SEATTLE (Reuters) - Microsoft’s (MSFT.O) decision in 2005 to hire Chris Liddell, a New Zealander working in the paper industry, to fill the company’s open job of chief financial officer seemed like an odd choice.
With no background in technology, Liddell joined Microsoft from International Paper (IP.N) at a time when investors were clamoring for the company to loosen the purse strings on its substantial cash holdings and revitalize a stagnant stock.
“If you look at the odds of a New Zealand paper guy coming into Microsoft and prospering, you wouldn’t give it a snowball’s chance in hell,” said Charlie Songhurst, a Microsoft general manager for strategy and M&A who works closely with Liddell.
Once the ultimate outsider, Liddell is taking a leading role in changing Microsoft from within.
In about three years, he has helped transform Microsoft from a miser that socked away money for a rainy day into a spendthrift, and he has successfully challenged the philosophy that Microsoft, given enough time and resources, should build its own technology to take on all comers.
Liddell has completed nearly 50 deals since joining the company in May 2005. His boldest move yet, Microsoft’s $41.9 billion offer to buy Yahoo Inc YHOO.O, would use up nearly all of a legendary cash stockpile Liddell inherited.
Those reserves are sure to grow again, but now Liddell wants to issue debt for the first time in Microsoft’s 33-year history.
“I believe in being disciplined but aggressive,” Liddell described himself by e-mail. Colleagues see a quiet, intense counterpoint to Chief Executive Steve Ballmer’s animated aggressiveness, a former rugby player who prepares obsessively and routinely works 100 hours a week.
Avoiding the turf wars that have claimed other outside executives who joined Microsoft, Liddell has won the confidence and the ear of Ballmer and the company’s board, and is known as one of the few senior executives ready to meet the rank-and-file for a drink after work.
Analysts praise Liddell for his clean and simple earnings presentations, while Microsoft employees say he is militant in his view that PowerPoint slides should be uncluttered.
In the weeks leading up to Microsoft’s offer for Yahoo, Songhurst’s team would come to work on Sunday mornings for “church with Liddell,” planning sessions that would stretch deep into the night.
At those sessions, Liddell probed Yahoo’s financials, checking and double-checking whether Microsoft’s projection for $1 billion in cost savings from a potential Yahoo merger is realistic and achievable.
Liddell would grill Microsoft’s own M&A team about its logic for doing the Yahoo deal, a style of debate that stems from his days studying for his masters degree in philosophy from Oxford University.
“The questions never stop,” said Songhurst. “His method is very Socratic.
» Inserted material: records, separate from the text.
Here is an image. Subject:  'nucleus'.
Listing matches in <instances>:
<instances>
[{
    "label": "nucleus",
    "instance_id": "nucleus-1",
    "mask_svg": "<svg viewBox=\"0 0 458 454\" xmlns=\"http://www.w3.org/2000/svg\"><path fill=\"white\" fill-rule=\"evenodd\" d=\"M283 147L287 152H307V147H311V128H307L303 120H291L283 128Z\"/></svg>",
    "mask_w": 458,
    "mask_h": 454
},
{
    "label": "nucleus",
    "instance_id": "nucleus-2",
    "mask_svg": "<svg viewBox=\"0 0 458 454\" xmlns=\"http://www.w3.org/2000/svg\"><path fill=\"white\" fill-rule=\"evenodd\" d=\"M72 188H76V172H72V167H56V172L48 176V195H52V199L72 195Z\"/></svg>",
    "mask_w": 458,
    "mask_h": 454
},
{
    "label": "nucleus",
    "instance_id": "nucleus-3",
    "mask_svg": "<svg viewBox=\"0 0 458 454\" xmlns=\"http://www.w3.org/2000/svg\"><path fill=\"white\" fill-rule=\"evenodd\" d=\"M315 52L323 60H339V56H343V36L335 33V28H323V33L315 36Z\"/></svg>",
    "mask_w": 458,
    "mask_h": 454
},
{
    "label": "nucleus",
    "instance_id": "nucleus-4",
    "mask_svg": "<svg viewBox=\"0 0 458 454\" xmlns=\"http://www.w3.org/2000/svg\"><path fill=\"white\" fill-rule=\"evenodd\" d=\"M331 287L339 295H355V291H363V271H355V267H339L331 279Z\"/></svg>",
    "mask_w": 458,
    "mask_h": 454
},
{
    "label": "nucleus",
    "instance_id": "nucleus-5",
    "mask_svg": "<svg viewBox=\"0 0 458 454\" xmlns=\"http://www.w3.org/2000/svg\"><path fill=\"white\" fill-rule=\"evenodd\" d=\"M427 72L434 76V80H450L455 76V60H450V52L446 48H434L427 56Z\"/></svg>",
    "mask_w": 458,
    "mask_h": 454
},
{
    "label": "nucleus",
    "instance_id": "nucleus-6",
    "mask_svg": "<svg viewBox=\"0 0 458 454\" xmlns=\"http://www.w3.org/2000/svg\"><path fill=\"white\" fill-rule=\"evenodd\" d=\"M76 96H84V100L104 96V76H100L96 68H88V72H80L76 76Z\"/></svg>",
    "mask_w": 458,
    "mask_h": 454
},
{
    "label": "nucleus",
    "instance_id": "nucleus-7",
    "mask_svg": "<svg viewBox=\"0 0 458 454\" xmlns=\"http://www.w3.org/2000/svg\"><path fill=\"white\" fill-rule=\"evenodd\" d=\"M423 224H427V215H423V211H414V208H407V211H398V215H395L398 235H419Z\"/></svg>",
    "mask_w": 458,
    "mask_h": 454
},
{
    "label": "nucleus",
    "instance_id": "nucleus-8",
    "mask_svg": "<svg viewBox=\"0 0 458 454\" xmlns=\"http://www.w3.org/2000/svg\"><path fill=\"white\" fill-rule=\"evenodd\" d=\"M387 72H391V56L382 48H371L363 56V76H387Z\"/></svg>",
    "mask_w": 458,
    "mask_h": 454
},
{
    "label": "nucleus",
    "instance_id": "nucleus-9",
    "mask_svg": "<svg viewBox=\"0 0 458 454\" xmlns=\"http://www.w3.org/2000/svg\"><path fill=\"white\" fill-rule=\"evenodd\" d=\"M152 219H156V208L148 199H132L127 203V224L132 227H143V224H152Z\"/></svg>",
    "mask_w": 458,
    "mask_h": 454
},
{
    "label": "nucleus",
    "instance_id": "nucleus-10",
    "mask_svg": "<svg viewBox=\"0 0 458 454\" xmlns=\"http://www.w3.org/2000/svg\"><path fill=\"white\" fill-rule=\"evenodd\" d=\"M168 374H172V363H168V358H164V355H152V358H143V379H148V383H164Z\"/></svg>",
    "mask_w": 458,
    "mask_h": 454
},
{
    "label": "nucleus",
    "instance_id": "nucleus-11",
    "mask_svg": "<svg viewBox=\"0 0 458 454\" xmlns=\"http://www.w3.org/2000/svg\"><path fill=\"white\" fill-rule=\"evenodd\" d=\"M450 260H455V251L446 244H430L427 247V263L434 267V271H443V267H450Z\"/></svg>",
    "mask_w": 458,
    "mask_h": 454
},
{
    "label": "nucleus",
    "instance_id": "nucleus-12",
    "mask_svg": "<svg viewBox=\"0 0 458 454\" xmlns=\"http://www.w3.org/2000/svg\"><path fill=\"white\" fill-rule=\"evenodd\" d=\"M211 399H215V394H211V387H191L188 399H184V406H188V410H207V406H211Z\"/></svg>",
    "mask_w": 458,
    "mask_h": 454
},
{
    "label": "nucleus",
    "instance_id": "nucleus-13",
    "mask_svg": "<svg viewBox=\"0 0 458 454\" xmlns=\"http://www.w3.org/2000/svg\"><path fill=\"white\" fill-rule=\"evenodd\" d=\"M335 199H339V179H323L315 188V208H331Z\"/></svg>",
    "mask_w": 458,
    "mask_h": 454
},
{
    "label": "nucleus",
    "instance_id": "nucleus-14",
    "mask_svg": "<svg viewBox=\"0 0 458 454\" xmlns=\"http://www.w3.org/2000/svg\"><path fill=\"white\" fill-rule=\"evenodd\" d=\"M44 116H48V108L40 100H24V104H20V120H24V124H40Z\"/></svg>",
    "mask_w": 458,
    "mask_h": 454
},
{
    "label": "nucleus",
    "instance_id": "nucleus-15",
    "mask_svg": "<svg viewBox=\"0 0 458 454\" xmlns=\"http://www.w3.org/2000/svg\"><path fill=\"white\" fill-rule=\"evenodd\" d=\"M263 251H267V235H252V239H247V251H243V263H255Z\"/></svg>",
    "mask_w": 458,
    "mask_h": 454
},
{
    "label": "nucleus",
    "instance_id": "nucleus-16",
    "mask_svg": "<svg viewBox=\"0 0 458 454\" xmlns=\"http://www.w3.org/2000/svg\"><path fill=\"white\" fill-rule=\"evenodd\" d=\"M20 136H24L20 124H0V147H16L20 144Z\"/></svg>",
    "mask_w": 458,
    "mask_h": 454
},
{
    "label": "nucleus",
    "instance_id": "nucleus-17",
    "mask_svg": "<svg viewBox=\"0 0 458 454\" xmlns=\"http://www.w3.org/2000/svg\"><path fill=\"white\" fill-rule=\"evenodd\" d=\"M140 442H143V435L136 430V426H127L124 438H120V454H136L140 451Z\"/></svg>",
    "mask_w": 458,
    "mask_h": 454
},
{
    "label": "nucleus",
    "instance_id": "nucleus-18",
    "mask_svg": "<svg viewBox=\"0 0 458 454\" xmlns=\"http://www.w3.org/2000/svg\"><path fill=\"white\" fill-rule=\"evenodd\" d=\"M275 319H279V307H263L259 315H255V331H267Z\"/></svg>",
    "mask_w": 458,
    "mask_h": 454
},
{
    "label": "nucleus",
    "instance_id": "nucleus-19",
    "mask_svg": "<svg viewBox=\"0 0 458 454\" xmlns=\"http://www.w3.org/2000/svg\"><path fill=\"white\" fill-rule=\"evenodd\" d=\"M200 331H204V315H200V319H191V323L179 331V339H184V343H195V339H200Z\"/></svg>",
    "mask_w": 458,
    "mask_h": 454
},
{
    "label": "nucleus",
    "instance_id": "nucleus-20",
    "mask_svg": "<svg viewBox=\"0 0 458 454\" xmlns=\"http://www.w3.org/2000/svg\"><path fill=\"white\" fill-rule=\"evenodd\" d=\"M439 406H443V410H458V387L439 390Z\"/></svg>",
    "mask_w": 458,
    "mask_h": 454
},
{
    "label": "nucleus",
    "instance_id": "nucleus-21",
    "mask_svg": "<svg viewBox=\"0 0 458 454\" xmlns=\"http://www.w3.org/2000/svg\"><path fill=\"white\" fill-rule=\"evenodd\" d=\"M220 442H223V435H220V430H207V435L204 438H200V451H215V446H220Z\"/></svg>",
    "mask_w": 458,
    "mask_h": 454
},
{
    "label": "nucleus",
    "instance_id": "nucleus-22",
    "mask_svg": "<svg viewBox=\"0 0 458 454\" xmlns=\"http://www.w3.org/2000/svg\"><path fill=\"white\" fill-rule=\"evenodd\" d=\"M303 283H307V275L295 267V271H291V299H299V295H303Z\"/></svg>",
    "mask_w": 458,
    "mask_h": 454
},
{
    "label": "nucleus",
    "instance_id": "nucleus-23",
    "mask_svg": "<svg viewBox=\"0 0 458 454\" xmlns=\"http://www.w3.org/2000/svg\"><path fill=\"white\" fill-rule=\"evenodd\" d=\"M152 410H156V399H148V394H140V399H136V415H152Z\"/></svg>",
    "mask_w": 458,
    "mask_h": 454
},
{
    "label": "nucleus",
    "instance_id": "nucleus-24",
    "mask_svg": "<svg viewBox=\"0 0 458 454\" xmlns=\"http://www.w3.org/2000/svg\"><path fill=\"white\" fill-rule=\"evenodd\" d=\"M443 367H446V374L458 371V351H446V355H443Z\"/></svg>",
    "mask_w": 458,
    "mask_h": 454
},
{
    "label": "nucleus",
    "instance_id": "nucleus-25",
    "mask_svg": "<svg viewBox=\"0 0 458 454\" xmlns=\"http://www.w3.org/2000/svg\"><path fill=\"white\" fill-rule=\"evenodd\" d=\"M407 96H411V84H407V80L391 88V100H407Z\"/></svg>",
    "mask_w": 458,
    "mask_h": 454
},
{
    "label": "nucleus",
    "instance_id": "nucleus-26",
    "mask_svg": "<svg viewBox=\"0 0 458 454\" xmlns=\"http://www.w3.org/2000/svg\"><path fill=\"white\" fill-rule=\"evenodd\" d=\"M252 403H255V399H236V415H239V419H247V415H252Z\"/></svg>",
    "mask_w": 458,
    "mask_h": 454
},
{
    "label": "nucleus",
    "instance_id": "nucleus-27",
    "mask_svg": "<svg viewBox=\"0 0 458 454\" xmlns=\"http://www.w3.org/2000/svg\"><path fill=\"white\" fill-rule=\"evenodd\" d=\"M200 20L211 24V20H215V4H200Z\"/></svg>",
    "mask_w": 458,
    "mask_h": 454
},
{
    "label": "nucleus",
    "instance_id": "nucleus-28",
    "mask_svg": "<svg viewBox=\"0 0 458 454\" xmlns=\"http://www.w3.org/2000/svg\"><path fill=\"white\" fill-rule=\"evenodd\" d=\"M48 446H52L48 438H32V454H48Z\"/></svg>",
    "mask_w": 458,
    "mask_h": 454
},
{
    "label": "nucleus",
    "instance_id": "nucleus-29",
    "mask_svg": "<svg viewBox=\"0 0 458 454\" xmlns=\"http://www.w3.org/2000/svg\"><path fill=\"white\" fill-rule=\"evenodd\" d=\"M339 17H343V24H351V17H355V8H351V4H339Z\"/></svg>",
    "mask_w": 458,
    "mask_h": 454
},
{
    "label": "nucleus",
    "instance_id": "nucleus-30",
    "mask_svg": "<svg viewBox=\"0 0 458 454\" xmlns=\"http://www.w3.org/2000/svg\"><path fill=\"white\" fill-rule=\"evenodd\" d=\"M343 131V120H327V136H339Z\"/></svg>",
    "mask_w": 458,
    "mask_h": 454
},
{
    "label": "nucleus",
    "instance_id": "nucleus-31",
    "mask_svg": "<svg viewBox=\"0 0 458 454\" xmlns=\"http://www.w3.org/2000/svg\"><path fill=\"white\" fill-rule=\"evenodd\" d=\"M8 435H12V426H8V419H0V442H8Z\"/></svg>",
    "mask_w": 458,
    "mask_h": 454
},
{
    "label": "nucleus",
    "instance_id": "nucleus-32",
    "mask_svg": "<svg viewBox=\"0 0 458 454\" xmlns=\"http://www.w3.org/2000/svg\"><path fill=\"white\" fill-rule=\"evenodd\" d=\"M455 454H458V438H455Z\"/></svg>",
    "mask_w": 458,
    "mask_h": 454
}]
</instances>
It’s about arguing things out. It’s about getting to the best possible intellectual answer.”
Since Liddell’s arrival at Microsoft in May 2005, the company has tripled the rate of acquisitions, ranging from small technology firms with a few employees to last year’s $6 billion purchase of digital advertising firm aQuantive.
“I am happy to use our capital strength to drive growth as much as possible,” also wrote Liddell by e-mail.
A former investment banker with Credit Suisse First Boston, Liddell keeps close tabs on the market’s view of Microsoft and has pushed Microsoft to be more responsive to ideas from outside the company.
A former Microsoft employee who asked not to be identified said Liddell pushed the company to solicit pitches from investment bankers instead of relying mostly on its own ideas.
He is one of a handful of top-level executives brought in by Microsoft in recent years to bring outside blood into the company. The list includes Chief Operating Officer Kevin Turner, a former Wal-Mart executive, and Ray Ozzie, who replaced Bill Gates as the company’s chief software architect.
Liddell, who still plays touch rugby with Microsoft employees during lunch, has also pushed for the company’s aggressive campus expansion in the Seattle area.
Adding more offices, parking spots and other amenities is part of a broader push by Liddell and other senior executives to keep Microsoft workers happier. Those types of expenses rarely make Wall Street happy, but Liddell views staff retention as a priority, especially with Google Inc (GOOG.O) and Yahoo opening new offices in the Seattle area.
Over the years, Microsoft investors have complained that the company was too conservative, leaving billions of dollars in cash sitting on its balance sheet.
In 2004, Liddell’s predecessor, John Connors, issued a one-time $32 billion dividend to investors after the company’s cash position reached a staggering $64 billion.
As of the most recent quarter, Liddell has cut the cash pile to $21 billion -- roughly the cash portion of Microsoft’s offer for Yahoo. It has spent $54 billion in the last two fiscal years on share buybacks and dividends.
“This is a company that had $70 billion in cash laying around a couple years ago so it speaks volumes to how much the company has moved the capital structure toward something more efficient,” said Bernstein Research analyst Charles Di Bona.
“It’s a certain level of maturity within the management team in changing how you need to behave sometimes.”